A quick glance at Robinson-Earl’s numbers from last season reveals that he is far from efficient from distance. He took a noticeable step back in accuracy as a sophomore, which raises concerns about his role as a modern forward in the NBA. Along with his outside shooting, Robinson-Earl does not create for himself off the dribble. His pull-up game is underdeveloped at this time.
Athletically, Robinson-Earl relies on his fundamentals in matchups against smaller opponents. He is not an elite athlete and that could limit his versatility at the next level.

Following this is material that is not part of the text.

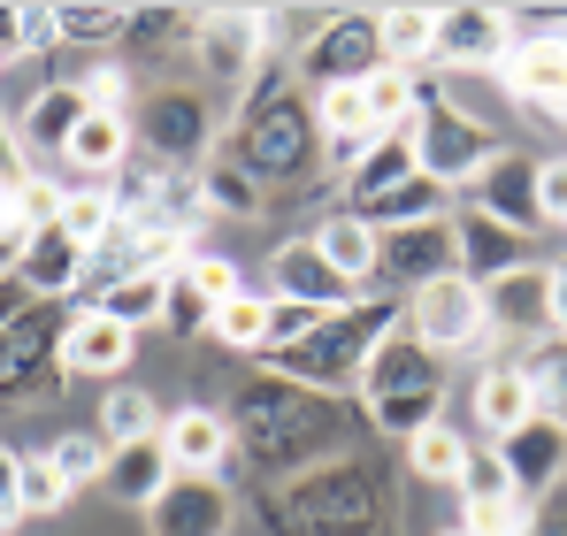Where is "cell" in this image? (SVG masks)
I'll return each instance as SVG.
<instances>
[{"label": "cell", "instance_id": "f546056e", "mask_svg": "<svg viewBox=\"0 0 567 536\" xmlns=\"http://www.w3.org/2000/svg\"><path fill=\"white\" fill-rule=\"evenodd\" d=\"M85 307L115 315L123 330H162V307H169V276H107V284H93V299H85Z\"/></svg>", "mask_w": 567, "mask_h": 536}, {"label": "cell", "instance_id": "f5cc1de1", "mask_svg": "<svg viewBox=\"0 0 567 536\" xmlns=\"http://www.w3.org/2000/svg\"><path fill=\"white\" fill-rule=\"evenodd\" d=\"M567 491V483H560ZM529 536H567V498H545V506H537V529Z\"/></svg>", "mask_w": 567, "mask_h": 536}, {"label": "cell", "instance_id": "9c48e42d", "mask_svg": "<svg viewBox=\"0 0 567 536\" xmlns=\"http://www.w3.org/2000/svg\"><path fill=\"white\" fill-rule=\"evenodd\" d=\"M399 307H406V338L430 346L437 360L491 353V315H483V284L475 276H437L422 291H406Z\"/></svg>", "mask_w": 567, "mask_h": 536}, {"label": "cell", "instance_id": "2e32d148", "mask_svg": "<svg viewBox=\"0 0 567 536\" xmlns=\"http://www.w3.org/2000/svg\"><path fill=\"white\" fill-rule=\"evenodd\" d=\"M498 78H506V100H514L522 115L567 123V39H522Z\"/></svg>", "mask_w": 567, "mask_h": 536}, {"label": "cell", "instance_id": "5bb4252c", "mask_svg": "<svg viewBox=\"0 0 567 536\" xmlns=\"http://www.w3.org/2000/svg\"><path fill=\"white\" fill-rule=\"evenodd\" d=\"M514 47H522V31H514L506 8L461 0V8L437 16V62H453V70H506Z\"/></svg>", "mask_w": 567, "mask_h": 536}, {"label": "cell", "instance_id": "52a82bcc", "mask_svg": "<svg viewBox=\"0 0 567 536\" xmlns=\"http://www.w3.org/2000/svg\"><path fill=\"white\" fill-rule=\"evenodd\" d=\"M414 162H422V177L437 184V192H468L491 162H498V131L461 107V100H422V115H414Z\"/></svg>", "mask_w": 567, "mask_h": 536}, {"label": "cell", "instance_id": "74e56055", "mask_svg": "<svg viewBox=\"0 0 567 536\" xmlns=\"http://www.w3.org/2000/svg\"><path fill=\"white\" fill-rule=\"evenodd\" d=\"M54 23H62V47H123L131 39V8H100V0H85V8H54Z\"/></svg>", "mask_w": 567, "mask_h": 536}, {"label": "cell", "instance_id": "ba28073f", "mask_svg": "<svg viewBox=\"0 0 567 536\" xmlns=\"http://www.w3.org/2000/svg\"><path fill=\"white\" fill-rule=\"evenodd\" d=\"M277 62L269 39V8H199V39H192V70L207 78V92L246 100V85Z\"/></svg>", "mask_w": 567, "mask_h": 536}, {"label": "cell", "instance_id": "603a6c76", "mask_svg": "<svg viewBox=\"0 0 567 536\" xmlns=\"http://www.w3.org/2000/svg\"><path fill=\"white\" fill-rule=\"evenodd\" d=\"M483 315H491V338L506 330V338H545L553 330V299H545V261L514 268V276H498V284H483Z\"/></svg>", "mask_w": 567, "mask_h": 536}, {"label": "cell", "instance_id": "8d00e7d4", "mask_svg": "<svg viewBox=\"0 0 567 536\" xmlns=\"http://www.w3.org/2000/svg\"><path fill=\"white\" fill-rule=\"evenodd\" d=\"M62 230H70V238H78L85 254H100V246L115 238V192H107V184H70Z\"/></svg>", "mask_w": 567, "mask_h": 536}, {"label": "cell", "instance_id": "ab89813d", "mask_svg": "<svg viewBox=\"0 0 567 536\" xmlns=\"http://www.w3.org/2000/svg\"><path fill=\"white\" fill-rule=\"evenodd\" d=\"M461 514L468 506H498V498H514V475H506V460H498V445H468V467H461Z\"/></svg>", "mask_w": 567, "mask_h": 536}, {"label": "cell", "instance_id": "cb8c5ba5", "mask_svg": "<svg viewBox=\"0 0 567 536\" xmlns=\"http://www.w3.org/2000/svg\"><path fill=\"white\" fill-rule=\"evenodd\" d=\"M453 238H461V276H475V284H498V276L529 268V238H514L506 223H491L468 199L453 207Z\"/></svg>", "mask_w": 567, "mask_h": 536}, {"label": "cell", "instance_id": "7c38bea8", "mask_svg": "<svg viewBox=\"0 0 567 536\" xmlns=\"http://www.w3.org/2000/svg\"><path fill=\"white\" fill-rule=\"evenodd\" d=\"M437 276H461V238H453V215H430V223H406V230H377V284H437Z\"/></svg>", "mask_w": 567, "mask_h": 536}, {"label": "cell", "instance_id": "4dcf8cb0", "mask_svg": "<svg viewBox=\"0 0 567 536\" xmlns=\"http://www.w3.org/2000/svg\"><path fill=\"white\" fill-rule=\"evenodd\" d=\"M199 207L207 215H269V184L254 177L246 162L215 154V162H199Z\"/></svg>", "mask_w": 567, "mask_h": 536}, {"label": "cell", "instance_id": "7bdbcfd3", "mask_svg": "<svg viewBox=\"0 0 567 536\" xmlns=\"http://www.w3.org/2000/svg\"><path fill=\"white\" fill-rule=\"evenodd\" d=\"M47 460H54V475H62L70 491H85V483L107 475V445H100V430H93V437H62V445H47Z\"/></svg>", "mask_w": 567, "mask_h": 536}, {"label": "cell", "instance_id": "7a4b0ae2", "mask_svg": "<svg viewBox=\"0 0 567 536\" xmlns=\"http://www.w3.org/2000/svg\"><path fill=\"white\" fill-rule=\"evenodd\" d=\"M223 154H230V162H246L261 184H299V177H315V162H322L315 92L291 78V62H269V70L246 85V100L230 107Z\"/></svg>", "mask_w": 567, "mask_h": 536}, {"label": "cell", "instance_id": "83f0119b", "mask_svg": "<svg viewBox=\"0 0 567 536\" xmlns=\"http://www.w3.org/2000/svg\"><path fill=\"white\" fill-rule=\"evenodd\" d=\"M307 238H315V254L338 268L353 291H369V284H377V223H361V215H346V207H338V215H322Z\"/></svg>", "mask_w": 567, "mask_h": 536}, {"label": "cell", "instance_id": "7dc6e473", "mask_svg": "<svg viewBox=\"0 0 567 536\" xmlns=\"http://www.w3.org/2000/svg\"><path fill=\"white\" fill-rule=\"evenodd\" d=\"M315 322H322V315H315V307H291V299H269V353H261V360L291 353V346H299V338H307V330H315Z\"/></svg>", "mask_w": 567, "mask_h": 536}, {"label": "cell", "instance_id": "b9f144b4", "mask_svg": "<svg viewBox=\"0 0 567 536\" xmlns=\"http://www.w3.org/2000/svg\"><path fill=\"white\" fill-rule=\"evenodd\" d=\"M177 276H185V284L199 291V299H207V307H215V315H223V307H230V299L246 291V284H238V261H230V254H192V261L177 268Z\"/></svg>", "mask_w": 567, "mask_h": 536}, {"label": "cell", "instance_id": "8fae6325", "mask_svg": "<svg viewBox=\"0 0 567 536\" xmlns=\"http://www.w3.org/2000/svg\"><path fill=\"white\" fill-rule=\"evenodd\" d=\"M62 391V322L23 307L8 330H0V406L16 399H54Z\"/></svg>", "mask_w": 567, "mask_h": 536}, {"label": "cell", "instance_id": "30bf717a", "mask_svg": "<svg viewBox=\"0 0 567 536\" xmlns=\"http://www.w3.org/2000/svg\"><path fill=\"white\" fill-rule=\"evenodd\" d=\"M383 70V31L369 8H330L322 31L291 54V78L307 92H330V85H369Z\"/></svg>", "mask_w": 567, "mask_h": 536}, {"label": "cell", "instance_id": "1f68e13d", "mask_svg": "<svg viewBox=\"0 0 567 536\" xmlns=\"http://www.w3.org/2000/svg\"><path fill=\"white\" fill-rule=\"evenodd\" d=\"M361 92H369V131H377V138L414 131V115H422V100H430V85H422L414 70H377Z\"/></svg>", "mask_w": 567, "mask_h": 536}, {"label": "cell", "instance_id": "3957f363", "mask_svg": "<svg viewBox=\"0 0 567 536\" xmlns=\"http://www.w3.org/2000/svg\"><path fill=\"white\" fill-rule=\"evenodd\" d=\"M406 322V307H391V299H353L346 315H322L291 353L261 360V368H277L291 383H307V391H322V399H338V391H361V368L377 353L383 338Z\"/></svg>", "mask_w": 567, "mask_h": 536}, {"label": "cell", "instance_id": "816d5d0a", "mask_svg": "<svg viewBox=\"0 0 567 536\" xmlns=\"http://www.w3.org/2000/svg\"><path fill=\"white\" fill-rule=\"evenodd\" d=\"M0 54L23 62V8H0Z\"/></svg>", "mask_w": 567, "mask_h": 536}, {"label": "cell", "instance_id": "ac0fdd59", "mask_svg": "<svg viewBox=\"0 0 567 536\" xmlns=\"http://www.w3.org/2000/svg\"><path fill=\"white\" fill-rule=\"evenodd\" d=\"M468 207H483L491 223H506L514 238H537L545 230V199H537V162L529 154H498L483 177L468 184Z\"/></svg>", "mask_w": 567, "mask_h": 536}, {"label": "cell", "instance_id": "836d02e7", "mask_svg": "<svg viewBox=\"0 0 567 536\" xmlns=\"http://www.w3.org/2000/svg\"><path fill=\"white\" fill-rule=\"evenodd\" d=\"M315 131H322V146H369V138H377V131H369V92L361 85L315 92Z\"/></svg>", "mask_w": 567, "mask_h": 536}, {"label": "cell", "instance_id": "277c9868", "mask_svg": "<svg viewBox=\"0 0 567 536\" xmlns=\"http://www.w3.org/2000/svg\"><path fill=\"white\" fill-rule=\"evenodd\" d=\"M361 414L377 422L383 437H414V430H430V422H445V360L430 353V346H414L406 338V322L383 338L369 368H361Z\"/></svg>", "mask_w": 567, "mask_h": 536}, {"label": "cell", "instance_id": "ee69618b", "mask_svg": "<svg viewBox=\"0 0 567 536\" xmlns=\"http://www.w3.org/2000/svg\"><path fill=\"white\" fill-rule=\"evenodd\" d=\"M461 522H468L475 536H529V529H537V498L514 491V498H498V506H468Z\"/></svg>", "mask_w": 567, "mask_h": 536}, {"label": "cell", "instance_id": "e0dca14e", "mask_svg": "<svg viewBox=\"0 0 567 536\" xmlns=\"http://www.w3.org/2000/svg\"><path fill=\"white\" fill-rule=\"evenodd\" d=\"M269 299H291V307H315V315H346L353 299H369V291H353L338 268L315 254V238H291L277 246V261H269Z\"/></svg>", "mask_w": 567, "mask_h": 536}, {"label": "cell", "instance_id": "681fc988", "mask_svg": "<svg viewBox=\"0 0 567 536\" xmlns=\"http://www.w3.org/2000/svg\"><path fill=\"white\" fill-rule=\"evenodd\" d=\"M16 475H23V452L0 445V536H16V522H23V506H16Z\"/></svg>", "mask_w": 567, "mask_h": 536}, {"label": "cell", "instance_id": "7402d4cb", "mask_svg": "<svg viewBox=\"0 0 567 536\" xmlns=\"http://www.w3.org/2000/svg\"><path fill=\"white\" fill-rule=\"evenodd\" d=\"M16 284L31 291V299H70L78 284H93V254L54 223V230H31V246H23V261H16Z\"/></svg>", "mask_w": 567, "mask_h": 536}, {"label": "cell", "instance_id": "bcb514c9", "mask_svg": "<svg viewBox=\"0 0 567 536\" xmlns=\"http://www.w3.org/2000/svg\"><path fill=\"white\" fill-rule=\"evenodd\" d=\"M78 92H85V107H107V115H131V78H123V62H93V70L78 78Z\"/></svg>", "mask_w": 567, "mask_h": 536}, {"label": "cell", "instance_id": "d6a6232c", "mask_svg": "<svg viewBox=\"0 0 567 536\" xmlns=\"http://www.w3.org/2000/svg\"><path fill=\"white\" fill-rule=\"evenodd\" d=\"M162 406H154V391H138V383H115L107 399H100V445H146V437H162Z\"/></svg>", "mask_w": 567, "mask_h": 536}, {"label": "cell", "instance_id": "9a60e30c", "mask_svg": "<svg viewBox=\"0 0 567 536\" xmlns=\"http://www.w3.org/2000/svg\"><path fill=\"white\" fill-rule=\"evenodd\" d=\"M238 506H230V483L223 475H177L154 506H146V529L154 536H230Z\"/></svg>", "mask_w": 567, "mask_h": 536}, {"label": "cell", "instance_id": "6da1fadb", "mask_svg": "<svg viewBox=\"0 0 567 536\" xmlns=\"http://www.w3.org/2000/svg\"><path fill=\"white\" fill-rule=\"evenodd\" d=\"M230 430H238V452L269 475H307L322 467L330 452H346V414L338 399L291 383L277 368H261L238 399H230Z\"/></svg>", "mask_w": 567, "mask_h": 536}, {"label": "cell", "instance_id": "484cf974", "mask_svg": "<svg viewBox=\"0 0 567 536\" xmlns=\"http://www.w3.org/2000/svg\"><path fill=\"white\" fill-rule=\"evenodd\" d=\"M177 483V460L162 452V437H146V445H107V475H100V491L115 498V506H154L162 491Z\"/></svg>", "mask_w": 567, "mask_h": 536}, {"label": "cell", "instance_id": "ffe728a7", "mask_svg": "<svg viewBox=\"0 0 567 536\" xmlns=\"http://www.w3.org/2000/svg\"><path fill=\"white\" fill-rule=\"evenodd\" d=\"M498 460H506L514 491L545 506V498L567 483V430L553 422V414H537V422H522L514 437H498Z\"/></svg>", "mask_w": 567, "mask_h": 536}, {"label": "cell", "instance_id": "9f6ffc18", "mask_svg": "<svg viewBox=\"0 0 567 536\" xmlns=\"http://www.w3.org/2000/svg\"><path fill=\"white\" fill-rule=\"evenodd\" d=\"M0 70H8V54H0Z\"/></svg>", "mask_w": 567, "mask_h": 536}, {"label": "cell", "instance_id": "f35d334b", "mask_svg": "<svg viewBox=\"0 0 567 536\" xmlns=\"http://www.w3.org/2000/svg\"><path fill=\"white\" fill-rule=\"evenodd\" d=\"M16 506H23V522H47V514H62V506H70V483L54 475V460H47V452H23Z\"/></svg>", "mask_w": 567, "mask_h": 536}, {"label": "cell", "instance_id": "e575fe53", "mask_svg": "<svg viewBox=\"0 0 567 536\" xmlns=\"http://www.w3.org/2000/svg\"><path fill=\"white\" fill-rule=\"evenodd\" d=\"M406 467H414L422 483H461V467H468V437H461L453 422H430V430L406 437Z\"/></svg>", "mask_w": 567, "mask_h": 536}, {"label": "cell", "instance_id": "4316f807", "mask_svg": "<svg viewBox=\"0 0 567 536\" xmlns=\"http://www.w3.org/2000/svg\"><path fill=\"white\" fill-rule=\"evenodd\" d=\"M422 177V162H414V131H399V138H377L369 146V162L346 177V215H369L377 199H391L399 184Z\"/></svg>", "mask_w": 567, "mask_h": 536}, {"label": "cell", "instance_id": "f1b7e54d", "mask_svg": "<svg viewBox=\"0 0 567 536\" xmlns=\"http://www.w3.org/2000/svg\"><path fill=\"white\" fill-rule=\"evenodd\" d=\"M437 16H445V8H422V0L383 8V16H377L383 70H414V78H422V62H437Z\"/></svg>", "mask_w": 567, "mask_h": 536}, {"label": "cell", "instance_id": "db71d44e", "mask_svg": "<svg viewBox=\"0 0 567 536\" xmlns=\"http://www.w3.org/2000/svg\"><path fill=\"white\" fill-rule=\"evenodd\" d=\"M16 261H23V238H0V284H16Z\"/></svg>", "mask_w": 567, "mask_h": 536}, {"label": "cell", "instance_id": "5b68a950", "mask_svg": "<svg viewBox=\"0 0 567 536\" xmlns=\"http://www.w3.org/2000/svg\"><path fill=\"white\" fill-rule=\"evenodd\" d=\"M223 107L207 85H146L131 100V138L146 162H169V169H199L223 154Z\"/></svg>", "mask_w": 567, "mask_h": 536}, {"label": "cell", "instance_id": "44dd1931", "mask_svg": "<svg viewBox=\"0 0 567 536\" xmlns=\"http://www.w3.org/2000/svg\"><path fill=\"white\" fill-rule=\"evenodd\" d=\"M468 406H475V430H483V445H498V437H514L522 422H537V414H545L537 383H529L514 360H491V368L475 375V383H468Z\"/></svg>", "mask_w": 567, "mask_h": 536}, {"label": "cell", "instance_id": "d590c367", "mask_svg": "<svg viewBox=\"0 0 567 536\" xmlns=\"http://www.w3.org/2000/svg\"><path fill=\"white\" fill-rule=\"evenodd\" d=\"M215 346H230V353H269V299L246 284L223 315H215V330H207Z\"/></svg>", "mask_w": 567, "mask_h": 536}, {"label": "cell", "instance_id": "60d3db41", "mask_svg": "<svg viewBox=\"0 0 567 536\" xmlns=\"http://www.w3.org/2000/svg\"><path fill=\"white\" fill-rule=\"evenodd\" d=\"M62 207H70V184H62V177L31 169V177L16 184V215H23V230H54V223H62Z\"/></svg>", "mask_w": 567, "mask_h": 536}, {"label": "cell", "instance_id": "8992f818", "mask_svg": "<svg viewBox=\"0 0 567 536\" xmlns=\"http://www.w3.org/2000/svg\"><path fill=\"white\" fill-rule=\"evenodd\" d=\"M284 498L299 514L291 522L299 536H391V498H383V483L361 460H322Z\"/></svg>", "mask_w": 567, "mask_h": 536}, {"label": "cell", "instance_id": "f907efd6", "mask_svg": "<svg viewBox=\"0 0 567 536\" xmlns=\"http://www.w3.org/2000/svg\"><path fill=\"white\" fill-rule=\"evenodd\" d=\"M545 299H553V338H567V254L545 261Z\"/></svg>", "mask_w": 567, "mask_h": 536}, {"label": "cell", "instance_id": "4fadbf2b", "mask_svg": "<svg viewBox=\"0 0 567 536\" xmlns=\"http://www.w3.org/2000/svg\"><path fill=\"white\" fill-rule=\"evenodd\" d=\"M131 360H138V330H123L115 315H100V307H85V299L62 315V383H78V375L123 383Z\"/></svg>", "mask_w": 567, "mask_h": 536}, {"label": "cell", "instance_id": "c3c4849f", "mask_svg": "<svg viewBox=\"0 0 567 536\" xmlns=\"http://www.w3.org/2000/svg\"><path fill=\"white\" fill-rule=\"evenodd\" d=\"M537 199H545V223H567V154L537 162Z\"/></svg>", "mask_w": 567, "mask_h": 536}, {"label": "cell", "instance_id": "11a10c76", "mask_svg": "<svg viewBox=\"0 0 567 536\" xmlns=\"http://www.w3.org/2000/svg\"><path fill=\"white\" fill-rule=\"evenodd\" d=\"M437 536H475V529H468V522H445V529H437Z\"/></svg>", "mask_w": 567, "mask_h": 536}, {"label": "cell", "instance_id": "d4e9b609", "mask_svg": "<svg viewBox=\"0 0 567 536\" xmlns=\"http://www.w3.org/2000/svg\"><path fill=\"white\" fill-rule=\"evenodd\" d=\"M93 107H85V92H78V78H54V85L31 92V107L16 115V146H31V154H54L62 162V146L78 138V123H85Z\"/></svg>", "mask_w": 567, "mask_h": 536}, {"label": "cell", "instance_id": "f6af8a7d", "mask_svg": "<svg viewBox=\"0 0 567 536\" xmlns=\"http://www.w3.org/2000/svg\"><path fill=\"white\" fill-rule=\"evenodd\" d=\"M162 330L169 338H199V330H215V307L192 291L185 276H169V307H162Z\"/></svg>", "mask_w": 567, "mask_h": 536}, {"label": "cell", "instance_id": "d6986e66", "mask_svg": "<svg viewBox=\"0 0 567 536\" xmlns=\"http://www.w3.org/2000/svg\"><path fill=\"white\" fill-rule=\"evenodd\" d=\"M162 452L177 460V475H223L230 460H238V430H230V414L223 406H177L169 422H162Z\"/></svg>", "mask_w": 567, "mask_h": 536}]
</instances>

Robinson-Earl followed up his Big East Rookie of the Year campaign by securing Big East Player of the Year honors in his second season with the Wildcats. In the NCAA Tournament, he recorded a combined 40 points in Villanova’s two victories. In the Sweet 16, he produced eight points in a loss to Baylor.
Robinson-Earl fits the bill of a prospect that is poised to earn minutes early in his NBA career. His feel for the game gives him a distinct advantage over several of his peers. Robinson-Earl’s lack of shooting and top-end athleticism does lower his ceiling, though. Moving forward, he has the potential to log minutes as a small-ball five. That avenue could boost his list of suitors on draft night.
You can never have too many players with superb vision and feel for the game. Robinson-Earl plays to his strengths, limits turnovers and is actively engaged on defense. Those three attributes should pique the Blazers’ interest. He is a near-perfect understudy for Robert Covington on the defensive end. From a spacing standpoint, Robinson-Earl did shoot a serviceable 37.1 percent on his corner three-pointers.
Robinson-Earl could be just out of reach for the Blazers. The former Villanova standout could easily sneak into the first round.